I miss MAPLESTORY! and I want to see jinbo! hahahahhaha!!
I love and hate making decisions.
Wednesday, May 07, 2008
Today was such a DEEPSHITDAY for me and zhiyi.
We were denied toilet breaks for the rest of the year for chem lessons..just because we went to the toilet today for about 10 mins. Our fav teacher thought we went to the CANTEEN to chat with frds when in actual fact, we went to the photocopying shop...and the toilet of course. She just have issues with the canteen, lib and zhiyi's long hair.
We went to the lib after our chem and mugged there. I was reading a book titled I am a cat. HAHA it is a very nice book written by a Japanese author. I love Japanese authors, they give so much depth to a book and it gave me so much understanding and inspiration. :) Especially Haruki Murakami's books..man you should grab one for leisure reading and I highly recommend South of the border, west of the sun. Its the best so far.
Back to the story.. while in the lib, amina called and told us that commando lee wants to see us after school today or we will have to see the principal. HAHA we were freaked out cause we skipped PE and SPE for about a mth. LOL We saw him after school and it was nothing much, just that we HAVE to attend BOTH SPE and PE from next week onwards. We took our weight and it spoiled my day. I gained like 2 kg. This really suck man. I really want to lose some freaking weight! I want to lose 8kg! and I will go to some weight management program if my weight doesn't drop any further. YES I WILL GO TO THE EXTREME!
SHUCKS. I have to run like shit again. I got half the mentality to just flunk the physical test..but my sporting genes won't allow me to do that cause I want to get gold. I must get gold or it will spoil my all gold record. :)
AND I am offered a place in SIM. Man, I have to choose my future again. Its a 50-50 thing you know? I don't mind staying and repeat another year, but I also don't mind being in sim. They offered me business banking and finance...haik what do I really want? I just read some girl's blog and she freaking got straight 4As. OH MAN. I nearly fainted and its like LIFE is just so UNFAIR. She excels in sports and also her studies..and I think she is freaking rich too! and she is quite good looking too!! OH MAN! God bless u!Oh man! and I just noticed that I will never win her!
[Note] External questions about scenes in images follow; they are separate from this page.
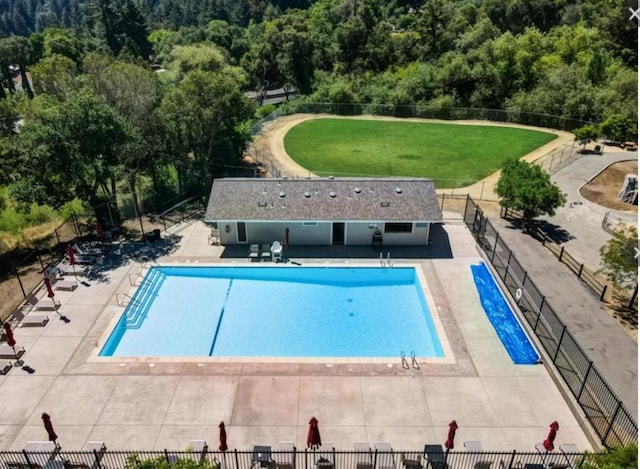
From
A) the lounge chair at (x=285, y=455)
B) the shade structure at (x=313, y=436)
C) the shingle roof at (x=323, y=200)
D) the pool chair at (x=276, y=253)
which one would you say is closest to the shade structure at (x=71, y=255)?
the shingle roof at (x=323, y=200)

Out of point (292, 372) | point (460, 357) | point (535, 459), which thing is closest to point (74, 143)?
point (292, 372)

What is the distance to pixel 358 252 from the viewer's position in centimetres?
2644

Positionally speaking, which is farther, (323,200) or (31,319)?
(323,200)

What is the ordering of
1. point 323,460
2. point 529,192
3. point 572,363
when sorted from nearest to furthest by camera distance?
point 323,460 → point 572,363 → point 529,192

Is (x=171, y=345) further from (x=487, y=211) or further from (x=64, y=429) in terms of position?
(x=487, y=211)

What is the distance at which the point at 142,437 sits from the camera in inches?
591

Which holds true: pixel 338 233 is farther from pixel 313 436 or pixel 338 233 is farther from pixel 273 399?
pixel 313 436

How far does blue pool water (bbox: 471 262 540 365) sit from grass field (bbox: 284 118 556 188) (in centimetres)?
1449

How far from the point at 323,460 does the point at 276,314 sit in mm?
9626

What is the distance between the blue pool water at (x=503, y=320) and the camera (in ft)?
61.2

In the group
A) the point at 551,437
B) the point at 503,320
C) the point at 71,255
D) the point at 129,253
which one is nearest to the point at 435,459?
the point at 551,437

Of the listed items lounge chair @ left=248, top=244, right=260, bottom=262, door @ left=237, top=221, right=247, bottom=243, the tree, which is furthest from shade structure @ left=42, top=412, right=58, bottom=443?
the tree

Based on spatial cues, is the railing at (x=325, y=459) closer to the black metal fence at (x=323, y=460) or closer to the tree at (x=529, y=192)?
the black metal fence at (x=323, y=460)

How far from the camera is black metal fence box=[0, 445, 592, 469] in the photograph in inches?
526
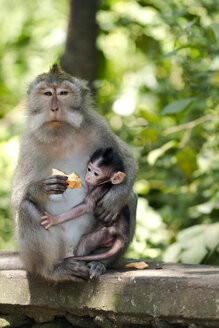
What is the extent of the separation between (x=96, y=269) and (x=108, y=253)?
25cm

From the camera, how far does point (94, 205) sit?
11.4 feet

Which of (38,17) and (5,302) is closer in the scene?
(5,302)

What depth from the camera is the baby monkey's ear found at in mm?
3424

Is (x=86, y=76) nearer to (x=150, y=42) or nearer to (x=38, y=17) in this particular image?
(x=150, y=42)

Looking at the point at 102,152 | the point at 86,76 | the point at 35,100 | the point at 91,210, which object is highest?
the point at 86,76

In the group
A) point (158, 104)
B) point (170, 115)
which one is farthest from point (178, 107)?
point (158, 104)

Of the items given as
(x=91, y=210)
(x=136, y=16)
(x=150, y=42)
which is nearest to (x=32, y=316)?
(x=91, y=210)

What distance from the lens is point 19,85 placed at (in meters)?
9.55

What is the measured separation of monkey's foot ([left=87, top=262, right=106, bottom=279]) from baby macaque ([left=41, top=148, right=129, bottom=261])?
12 centimetres

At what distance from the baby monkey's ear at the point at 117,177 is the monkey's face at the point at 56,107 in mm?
438

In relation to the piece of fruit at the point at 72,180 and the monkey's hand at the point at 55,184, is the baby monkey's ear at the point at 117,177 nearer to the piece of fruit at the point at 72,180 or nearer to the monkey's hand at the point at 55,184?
the piece of fruit at the point at 72,180

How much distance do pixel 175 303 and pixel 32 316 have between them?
3.74 ft

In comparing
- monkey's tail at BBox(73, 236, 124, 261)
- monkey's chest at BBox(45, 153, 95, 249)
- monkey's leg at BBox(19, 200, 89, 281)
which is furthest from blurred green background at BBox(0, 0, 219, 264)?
monkey's leg at BBox(19, 200, 89, 281)

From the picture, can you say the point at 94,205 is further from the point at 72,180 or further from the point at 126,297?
the point at 126,297
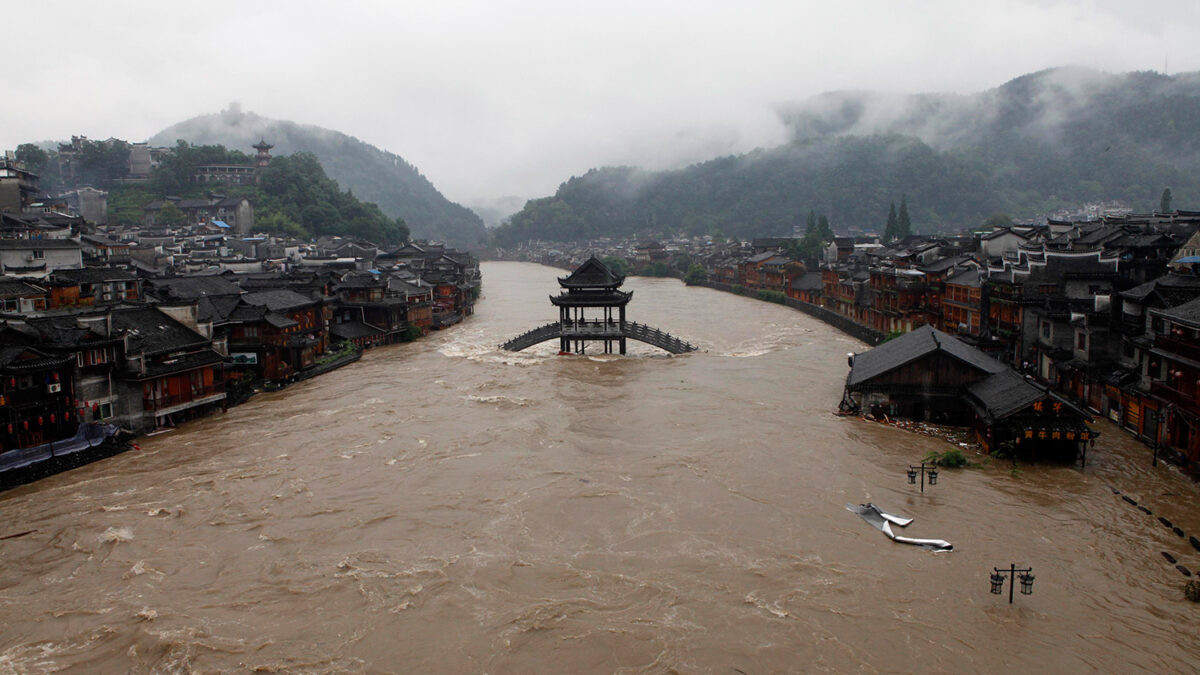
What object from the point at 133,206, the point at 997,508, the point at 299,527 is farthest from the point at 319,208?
the point at 997,508

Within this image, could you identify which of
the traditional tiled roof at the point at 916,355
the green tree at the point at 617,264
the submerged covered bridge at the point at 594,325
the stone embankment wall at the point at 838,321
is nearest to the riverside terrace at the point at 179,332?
the submerged covered bridge at the point at 594,325

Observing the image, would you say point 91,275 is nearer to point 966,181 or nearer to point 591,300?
point 591,300

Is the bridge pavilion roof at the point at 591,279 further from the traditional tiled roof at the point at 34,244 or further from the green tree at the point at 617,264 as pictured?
the green tree at the point at 617,264

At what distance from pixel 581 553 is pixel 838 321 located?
44.8m

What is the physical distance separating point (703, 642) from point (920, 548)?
669 centimetres

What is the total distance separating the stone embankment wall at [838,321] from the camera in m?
49.9

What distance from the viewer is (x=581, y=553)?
18922 millimetres

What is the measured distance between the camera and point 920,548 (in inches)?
738

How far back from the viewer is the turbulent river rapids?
15.0 metres

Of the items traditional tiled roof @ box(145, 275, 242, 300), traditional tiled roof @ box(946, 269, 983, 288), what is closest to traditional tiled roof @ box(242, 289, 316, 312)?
traditional tiled roof @ box(145, 275, 242, 300)

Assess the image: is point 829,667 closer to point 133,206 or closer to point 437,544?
point 437,544

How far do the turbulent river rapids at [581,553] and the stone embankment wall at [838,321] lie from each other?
65.2 feet

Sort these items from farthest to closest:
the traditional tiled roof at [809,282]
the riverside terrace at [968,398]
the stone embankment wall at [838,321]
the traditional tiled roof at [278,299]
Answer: the traditional tiled roof at [809,282]
the stone embankment wall at [838,321]
the traditional tiled roof at [278,299]
the riverside terrace at [968,398]

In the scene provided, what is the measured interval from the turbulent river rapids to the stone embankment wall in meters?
19.9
I got only freaking 3H2! :(
My split road:- 1. Why I want to retake I can get my straight As I can get into local uni I play tt in uni I can experience hostel life I can enroll in uni together with my poly frds I can go design course as I have the time to make my portfolio now I can boost my already very low morale and prove to myself that I can change my life I don't want to my shit results to stay with me for life I don't want to regret making the wrong choices because of societal factors
2. Why I don't mind going SIM I don't want to waste another year in school I am not 100% sure I will do very well SIM-UOL graduates can also have high pay as most companies are privately based and won't factor university into their hiring decision I have frds that may be enrolling together with me in the same course My mother, seniors and frds think that SIM is a better choice then retaking I have no financial burden and private uni are not that exp in my opinion
Ok, I can't think of anymore things to write. Its just so HARD to decide..sheesh.